La reunión, de periodicidad irregular (a veces dos o tres años, en alguna ocasión difícil, muchos más), ha contribuido al enriquecimiento de los estudios literarios.
Los participantes se han esmerado en presentar análisis desde nuevas perspectivas, homenajes a autores importantes, visiones de conjunto o agudas profundizaciones en la singularidad de un tema. Esta vez la convocatoria se hizo en torno de las poéticas de autor. Tuvieron la palabra más los escritores que los analistas de sus obras, y no porque hubiera alguna preferencia por los creadores literarios, sino porque parecería que el ejercicio del trabajo administrativo, periodístico o docente atenaza a los críticos de oficio y los enmudece. Muchos perdimos la oportunidad de hacernos oír.

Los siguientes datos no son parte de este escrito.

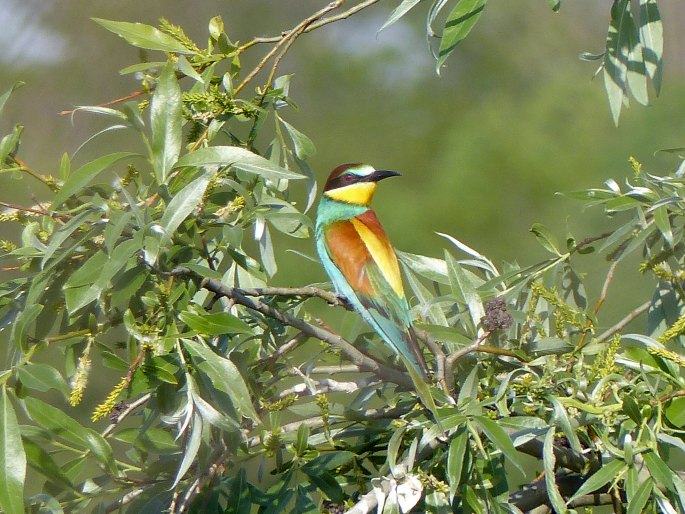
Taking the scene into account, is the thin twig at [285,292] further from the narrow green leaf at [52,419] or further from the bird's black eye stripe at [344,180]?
the bird's black eye stripe at [344,180]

Una situación bastante perceptible a lo largo de las diecinueve mesas que se desarrollaron fue la incomprensión del concepto de poética. Algunos escritores confundieron biografismo, revelación intimista, con esta noción que viene de antiguo y quiere decir en su sentido más lato “reflexión sobre el quehacer literario”, una reflexión que podría empezar desde qué se comprende por literatura hasta terminar en hondas disquisiciones sobre la validez de las obras en la sociedad, su relación con su tiempo, sus luchas con la materia prima con que deben plasmarse. A fin de cuentas, los escritores utilizan el código más manoseado de todos, la palabra. De esas palabras cotidianas, consumidas, agotadas, tiene que emerger, permanentemente –a fuerza de las transformaciones individuales–, la novedad precursora de las revelaciones, la gema intocada por los autores precedentes.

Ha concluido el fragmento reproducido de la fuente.